About 350 land actors from government, academia, civil society and business came together from more than 15 states and outside India to discuss and debate various land issues. In more than 30 sessions, about 150 speakers and panelists deliberated over 3 days around interdisciplinary land-conversations to generate important information and evidence for policy, practice and academics.

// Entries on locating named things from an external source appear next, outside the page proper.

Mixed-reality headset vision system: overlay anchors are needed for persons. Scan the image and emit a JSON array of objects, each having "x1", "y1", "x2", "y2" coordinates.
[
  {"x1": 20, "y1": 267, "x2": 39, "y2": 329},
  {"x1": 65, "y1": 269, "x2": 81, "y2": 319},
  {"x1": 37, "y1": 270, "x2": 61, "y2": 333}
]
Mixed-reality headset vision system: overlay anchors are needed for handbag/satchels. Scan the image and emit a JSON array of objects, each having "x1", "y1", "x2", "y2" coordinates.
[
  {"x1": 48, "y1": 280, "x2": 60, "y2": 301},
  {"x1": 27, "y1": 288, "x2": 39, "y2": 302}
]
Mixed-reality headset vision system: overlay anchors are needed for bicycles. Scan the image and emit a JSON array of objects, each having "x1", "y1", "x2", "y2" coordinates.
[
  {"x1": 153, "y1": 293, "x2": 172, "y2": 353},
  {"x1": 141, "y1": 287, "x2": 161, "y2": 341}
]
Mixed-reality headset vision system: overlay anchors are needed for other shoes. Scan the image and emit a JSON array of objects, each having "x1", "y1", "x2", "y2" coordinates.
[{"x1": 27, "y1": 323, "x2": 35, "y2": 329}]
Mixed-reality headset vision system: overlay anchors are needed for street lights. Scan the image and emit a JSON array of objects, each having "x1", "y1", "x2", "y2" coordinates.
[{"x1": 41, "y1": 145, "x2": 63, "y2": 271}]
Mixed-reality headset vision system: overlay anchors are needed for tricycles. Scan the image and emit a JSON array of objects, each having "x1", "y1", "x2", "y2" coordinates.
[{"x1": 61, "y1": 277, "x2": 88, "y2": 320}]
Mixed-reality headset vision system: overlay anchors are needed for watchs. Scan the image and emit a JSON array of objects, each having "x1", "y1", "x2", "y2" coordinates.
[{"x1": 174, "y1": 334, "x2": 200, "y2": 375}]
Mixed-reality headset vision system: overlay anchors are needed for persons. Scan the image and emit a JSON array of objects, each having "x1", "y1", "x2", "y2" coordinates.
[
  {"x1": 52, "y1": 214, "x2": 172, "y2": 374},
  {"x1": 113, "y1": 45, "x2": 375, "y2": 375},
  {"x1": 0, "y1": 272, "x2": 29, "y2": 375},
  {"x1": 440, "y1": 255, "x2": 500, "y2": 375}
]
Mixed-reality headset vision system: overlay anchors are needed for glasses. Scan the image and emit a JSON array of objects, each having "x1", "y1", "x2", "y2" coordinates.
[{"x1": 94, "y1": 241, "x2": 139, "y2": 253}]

Ten important land messages that emerge from these land conversations are:
- Land requires a multidimensional lens, so also land governance, a multi stakeholders partnership and multidisciplinary engagement
- Tenure security needs adaptation to changing agriculture, urbanisation and industrial aspirations: temporal & spatial elasticity will be key, especially shorter tenures with flexible spatial extent as per requirement
- Dalits remain sidelined in land access, struggling even for a cremation space. Women and tribal land rights continue to be the concerns, largely from implementation perspectives though legal framework remains robust
- Momentum around digitisation of land records, information, data and land laws have paced up with increasing investments and engagements by state and non-state actors; issues around digital divide, privacy & ethics need to be addressed so as FPIC
- Local norms, institutions & access to commons, forests and pastures critical for rural livelihoods & ecosystem resilience; Linear straight jacketed approach of land administration must expand to accommodate these complexities and informalities in rural and urban settings
- Pockets of exclusion continues with inertia and capacity limitations of land administration viz. Lal Dora in Delhi, Mining geographies in central India.
- Increasing investment rush, expanding urbanisation demand more and more land fuelling competition and conflicts; must be addressed with tenure due diligence, fair compensation & FPIC focusing on rights to livelihoods of local communities esp. women.
- Forest landscape governance for ecosystem & livelihoods sustainability requires innovative approaches like financing, technology & agroforestry; policy & capacity engagements critical
- India’s goal towards addressing malnutrition and increasing farm income may not be possible without enhancing tenure security of women, Dalits, tribal and tenants.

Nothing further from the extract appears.